英文:
Plotting tiles of nighttime lights from multiple h5 files into one big map
问题
I understand your request. Please find the translated code below:
import numpy as np
import matplotlib.pyplot as plt
import h5py
import cartopy.crs as ccrs
import os
from cartopy.mpl.gridliner import LONGITUDE_FORMATTER, LATITUDE_FORMATTER
import matplotlib.ticker as mticker
indir = 'D:/PYTHON/NASA/VNP46A1.A2023058.h17v03.001.2023060025350.h5'
data = h5py.File(indir)
list(data.keys())
dnb = data['HDFEOS/GRIDS/VNP_Grid_DNB/Data Fields/DNB_At_Sensor_Radiance_500m']
dnb = np.array(dnb)
dnb = np.where(dnb==65535, np.nan, dnb)
lat_max = data['HDFEOS/GRIDS/VNP_Grid_DNB'].attrs['NorthBoundingCoord']
lat_min = data['HDFEOS/GRIDS/VNP_Grid_DNB'].attrs['SouthBoundingCoord']
lon_min = data['HDFEOS/GRIDS/VNP_Grid_DNB'].attrs['WestBoundingCoord']
lon_max = data['HDFEOS/GRIDS/VNP_Grid_DNB'].attrs['EastBoundingCoord']
lats = np.linspace(lat_max, lat_min, dnb.shape[1])
lons = np.linspace(lon_min, lon_max, dnb.shape[0])
x, y = np.meshgrid(lons, lats)
cmap = plt.get_cmap('cividis')
crs = ccrs.PlateCarree()
fig = plt.figure(figsize=(6,6))
ax = plt.axes(projection=crs)
ax.coastlines(resolution='10m', color='white',alpha=0.5)
ax.pcolormesh(x, y, dnb, cmap = cmap, vmin = 0, vmax = 100)
gl = ax.gridlines(crs=crs, draw_labels=True, alpha=0.5)
gl.xlabels_top = None
gl.ylabels_left = None
xgrid = np.arange(lon_min-2, lon_max+2, 2.)
ygrid = np.arange(lat_min-2, lat_max+2, 2.)
gl.xlocator = mticker.FixedLocator(xgrid.tolist())
gl.ylocator = mticker.FixedLocator(ygrid.tolist())

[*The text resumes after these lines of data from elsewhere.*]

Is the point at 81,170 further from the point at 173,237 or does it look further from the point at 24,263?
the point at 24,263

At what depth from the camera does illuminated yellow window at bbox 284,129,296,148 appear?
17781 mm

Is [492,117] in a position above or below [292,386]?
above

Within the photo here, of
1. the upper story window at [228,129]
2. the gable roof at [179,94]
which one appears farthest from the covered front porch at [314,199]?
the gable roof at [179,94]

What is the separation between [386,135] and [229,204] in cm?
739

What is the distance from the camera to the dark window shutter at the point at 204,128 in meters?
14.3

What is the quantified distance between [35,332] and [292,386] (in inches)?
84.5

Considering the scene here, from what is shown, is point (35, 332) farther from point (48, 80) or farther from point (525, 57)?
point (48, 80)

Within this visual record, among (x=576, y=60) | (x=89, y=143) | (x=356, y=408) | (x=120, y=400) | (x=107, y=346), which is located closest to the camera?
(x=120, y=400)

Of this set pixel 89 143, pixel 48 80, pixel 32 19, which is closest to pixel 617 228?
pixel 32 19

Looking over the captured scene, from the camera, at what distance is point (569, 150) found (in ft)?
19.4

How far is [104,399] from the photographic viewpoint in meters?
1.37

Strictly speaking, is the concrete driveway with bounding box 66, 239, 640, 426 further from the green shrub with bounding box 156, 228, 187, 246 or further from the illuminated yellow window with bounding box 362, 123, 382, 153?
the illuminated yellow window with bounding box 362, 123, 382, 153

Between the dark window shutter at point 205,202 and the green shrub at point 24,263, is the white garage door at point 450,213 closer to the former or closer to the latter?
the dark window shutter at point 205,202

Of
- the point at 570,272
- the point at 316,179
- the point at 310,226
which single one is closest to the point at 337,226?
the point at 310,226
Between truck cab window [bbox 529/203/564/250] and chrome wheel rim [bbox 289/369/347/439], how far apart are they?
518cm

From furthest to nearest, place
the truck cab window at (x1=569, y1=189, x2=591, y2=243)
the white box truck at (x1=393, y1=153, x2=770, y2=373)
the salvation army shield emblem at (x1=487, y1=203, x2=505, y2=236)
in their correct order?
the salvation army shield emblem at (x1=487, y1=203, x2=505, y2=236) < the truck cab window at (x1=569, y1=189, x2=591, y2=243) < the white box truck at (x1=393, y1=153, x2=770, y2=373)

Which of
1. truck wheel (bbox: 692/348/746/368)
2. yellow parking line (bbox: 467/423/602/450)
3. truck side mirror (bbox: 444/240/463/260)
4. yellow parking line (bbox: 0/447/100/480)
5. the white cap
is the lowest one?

gl.xformatter = LONGITUDE_FORMATTER
gl.yformatter = LATITUDE_FORMATTER
gl.xlabel_style = {'size': 10, 'color': 'black'}
gl.ylabel_style = {'size': 10, 'color': 'black'}
plt.xlim((lon_min,lon_max))
plt.ylim((lat_min,lat_max))
plt.show()
英文:
I am trying to create a map of nighttime lights for Europe. Data source is NASA and I am using their VNP46A1 data for 2022/03/27 (you can find the exact files in my Dropbox, too). For downloading the data, I select the whole EU region which results in about 14 separate files or "tiles". I managed to read in and plot the files individually, but I don't know how to put them together to get one big map of the whole European region. I'm not sure what keywords I should search for because I'm totally unfamiliar with this kind of file format and plotting something like this. Below is my working code for plotting a single file (adapted from this Medium article).
import numpy as np
import matplotlib.pyplot as plt
import h5py
import cartopy.crs as ccrs
import os
from cartopy.mpl.gridliner import LONGITUDE_FORMATTER, LATITUDE_FORMATTER
from mpl_toolkits.axes_grid1 import make_axes_locatable
import matplotlib.ticker as mticker
import glob
indir = 'D:/PYTHON/NASA/VNP46A1.A2023058.h17v03.001.2023060025350.h5'
data = h5py.File(indir)
list(data.keys())
dnb = data['HDFEOS/GRIDS/VNP_Grid_DNB/Data Fields/DNB_At_Sensor_Radiance_500m']
dnb = np.array(dnb)
dnb = np.where(dnb==65535, np.nan, dnb)
# np.nanmax(dnb)
lat_max = data['HDFEOS/GRIDS/VNP_Grid_DNB'].attrs['NorthBoundingCoord']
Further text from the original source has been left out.